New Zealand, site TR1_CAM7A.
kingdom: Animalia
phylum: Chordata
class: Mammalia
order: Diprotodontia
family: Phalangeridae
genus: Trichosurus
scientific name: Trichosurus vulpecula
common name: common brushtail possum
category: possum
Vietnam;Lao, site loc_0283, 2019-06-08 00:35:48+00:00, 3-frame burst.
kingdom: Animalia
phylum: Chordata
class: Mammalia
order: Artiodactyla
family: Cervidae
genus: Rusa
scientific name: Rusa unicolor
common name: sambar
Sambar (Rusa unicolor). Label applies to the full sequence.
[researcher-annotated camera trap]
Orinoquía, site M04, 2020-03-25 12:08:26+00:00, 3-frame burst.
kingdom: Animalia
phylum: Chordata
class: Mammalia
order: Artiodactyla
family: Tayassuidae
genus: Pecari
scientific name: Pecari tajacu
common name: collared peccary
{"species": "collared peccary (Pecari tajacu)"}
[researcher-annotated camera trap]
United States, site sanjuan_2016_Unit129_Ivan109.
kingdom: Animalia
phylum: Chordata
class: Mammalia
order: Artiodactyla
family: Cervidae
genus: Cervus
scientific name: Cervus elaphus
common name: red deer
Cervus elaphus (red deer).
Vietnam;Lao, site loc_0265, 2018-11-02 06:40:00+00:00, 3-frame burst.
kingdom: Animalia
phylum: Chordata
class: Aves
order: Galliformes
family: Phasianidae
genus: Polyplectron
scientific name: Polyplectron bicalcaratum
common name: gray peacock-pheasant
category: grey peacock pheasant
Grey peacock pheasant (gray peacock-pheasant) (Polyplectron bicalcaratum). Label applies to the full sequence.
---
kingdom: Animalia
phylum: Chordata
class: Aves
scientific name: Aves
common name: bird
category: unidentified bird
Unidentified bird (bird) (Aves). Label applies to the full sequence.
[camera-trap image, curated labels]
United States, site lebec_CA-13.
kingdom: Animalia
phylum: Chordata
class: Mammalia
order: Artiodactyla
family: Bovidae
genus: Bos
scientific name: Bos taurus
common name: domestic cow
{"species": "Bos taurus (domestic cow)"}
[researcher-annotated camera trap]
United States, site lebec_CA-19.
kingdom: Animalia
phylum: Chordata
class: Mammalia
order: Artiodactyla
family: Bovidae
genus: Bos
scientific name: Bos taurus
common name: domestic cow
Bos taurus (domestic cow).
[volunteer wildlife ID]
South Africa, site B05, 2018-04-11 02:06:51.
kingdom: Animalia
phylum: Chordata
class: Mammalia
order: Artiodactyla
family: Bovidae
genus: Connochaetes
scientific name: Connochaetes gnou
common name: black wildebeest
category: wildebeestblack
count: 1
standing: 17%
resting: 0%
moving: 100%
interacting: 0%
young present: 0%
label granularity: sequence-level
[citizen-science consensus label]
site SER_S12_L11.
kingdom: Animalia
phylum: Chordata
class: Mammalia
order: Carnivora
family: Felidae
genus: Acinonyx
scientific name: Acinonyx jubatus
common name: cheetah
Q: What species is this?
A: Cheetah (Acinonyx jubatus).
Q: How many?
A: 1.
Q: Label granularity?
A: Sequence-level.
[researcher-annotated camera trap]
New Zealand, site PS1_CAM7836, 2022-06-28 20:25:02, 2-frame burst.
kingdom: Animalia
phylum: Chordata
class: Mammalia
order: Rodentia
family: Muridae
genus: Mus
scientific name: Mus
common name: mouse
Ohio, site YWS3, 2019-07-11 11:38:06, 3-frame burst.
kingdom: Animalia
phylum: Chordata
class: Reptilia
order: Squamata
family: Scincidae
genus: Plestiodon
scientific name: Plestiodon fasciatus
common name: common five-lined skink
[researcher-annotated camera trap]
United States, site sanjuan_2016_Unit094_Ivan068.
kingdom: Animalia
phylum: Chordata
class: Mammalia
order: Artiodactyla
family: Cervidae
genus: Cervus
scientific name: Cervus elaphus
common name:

• ASSIGNED TASK: Copy out the whole listing exactly as given.

• SOLUTION:
New Zealand, site TR1_CAM7A.
kingdom: Animalia
phylum: Chordata
class: Mammalia
order: Diprotodontia
family: Phalangeridae
genus: Trichosurus
scientific name: Trichosurus vulpecula
common name: common brushtail possum
category: possum
Vietnam;Lao, site loc_0283, 2019-06-08 00:35:48+00:00, 3-frame burst.
kingdom: Animalia
phylum: Chordata
class: Mammalia
order: Artiodactyla
family: Cervidae
genus: Rusa
scientific name: Rusa unicolor
common name: sambar
Sambar (Rusa unicolor). Label applies to the full sequence.
[researcher-annotated camera trap]
Orinoquía, site M04, 2020-03-25 12:08:26+00:00, 3-frame burst.
kingdom: Animalia
phylum: Chordata
class: Mammalia
order: Artiodactyla
family: Tayassuidae
genus: Pecari
scientific name: Pecari tajacu
common name: collared peccary
{"species": "collared peccary (Pecari tajacu)"}
[researcher-annotated camera trap]
United States, site sanjuan_2016_Unit129_Ivan109.
kingdom: Animalia
phylum: Chordata
class: Mammalia
order: Artiodactyla
family: Cervidae
genus: Cervus
scientific name: Cervus elaphus
common name: red deer
Cervus elaphus (red deer).
Vietnam;Lao, site loc_0265, 2018-11-02 06:40:00+00:00, 3-frame burst.
kingdom: Animalia
phylum: Chordata
class: Aves
order: Galliformes
family: Phasianidae
genus: Polyplectron
scientific name: Polyplectron bicalcaratum
common name: gray peacock-pheasant
category: grey peacock pheasant
Grey peacock pheasant (gray peacock-pheasant) (Polyplectron bicalcaratum). Label applies to the full sequence.
---
kingdom: Animalia
phylum: Chordata
class: Aves
scientific name: Aves
common name: bird
category: unidentified bird
Unidentified bird (bird) (Aves). Label applies to the full sequence.
[camera-trap image, curated labels]
United States, site lebec_CA-13.
kingdom: Animalia
phylum: Chordata
class: Mammalia
order: Artiodactyla
family: Bovidae
genus: Bos
scientific name: Bos taurus
common name: domestic cow
{"species": "Bos taurus (domestic cow)"}
[researcher-annotated camera trap]
United States, site lebec_CA-19.
kingdom: Animalia
phylum: Chordata
class: Mammalia
order: Artiodactyla
family: Bovidae
genus: Bos
scientific name: Bos taurus
common name: domestic cow
Bos taurus (domestic cow).
[volunteer wildlife ID]
South Africa, site B05, 2018-04-11 02:06:51.
kingdom: Animalia
phylum: Chordata
class: Mammalia
order: Artiodactyla
family: Bovidae
genus: Connochaetes
scientific name: Connochaetes gnou
common name: black wildebeest
category: wildebeestblack
count: 1
standing: 17%
resting: 0%
moving: 100%
interacting: 0%
young present: 0%
label granularity: sequence-level
[citizen-science consensus label]
site SER_S12_L11.
kingdom: Animalia
phylum: Chordata
class: Mammalia
order: Carnivora
family: Felidae
genus: Acinonyx
scientific name: Acinonyx jubatus
common name: cheetah
Q: What species is this?
A: Cheetah (Acinonyx jubatus).
Q: How many?
A: 1.
Q: Label granularity?
A: Sequence-level.
[researcher-annotated camera trap]
New Zealand, site PS1_CAM7836, 2022-06-28 20:25:02, 2-frame burst.
kingdom: Animalia
phylum: Chordata
class: Mammalia
order: Rodentia
family: Muridae
genus: Mus
scientific name: Mus
common name: mouse
Ohio, site YWS3, 2019-07-11 11:38:06, 3-frame burst.
kingdom: Animalia
phylum: Chordata
class: Reptilia
order: Squamata
family: Scincidae
genus: Plestiodon
scientific name: Plestiodon fasciatus
common name: common five-lined skink
[researcher-annotated camera trap]
United States, site sanjuan_2016_Unit094_Ivan068.
kingdom: Animalia
phylum: Chordata
class: Mammalia
order: Artiodactyla
family: Cervidae
genus: Cervus
scientific name: Cervus elaphus
common name:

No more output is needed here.